• _THE PROBLEM_
An exact reproduction of the listing, minus the pictures, is the required output.

• _INFORMATION PROVIDED_
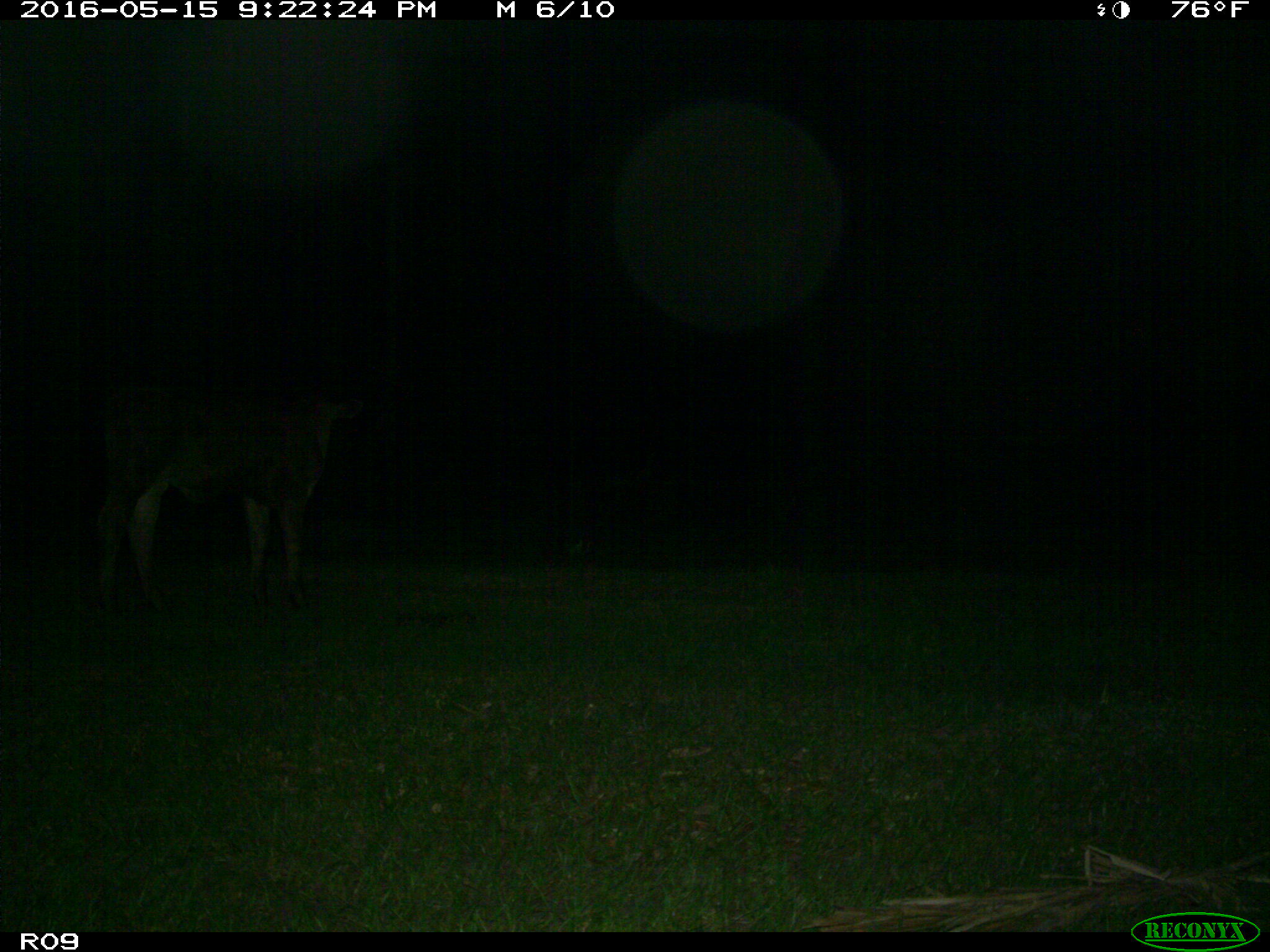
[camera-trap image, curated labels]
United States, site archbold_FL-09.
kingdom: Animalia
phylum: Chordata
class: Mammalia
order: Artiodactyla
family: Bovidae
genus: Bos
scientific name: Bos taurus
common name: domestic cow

• _TASK OUTPUT_
[camera-trap image, curated labels]
United States, site archbold_FL-09.
kingdom: Animalia
phylum: Chordata
class: Mammalia
order: Artiodactyla
family: Bovidae
genus: Bos
scientific name: Bos taurus
common name: domestic cow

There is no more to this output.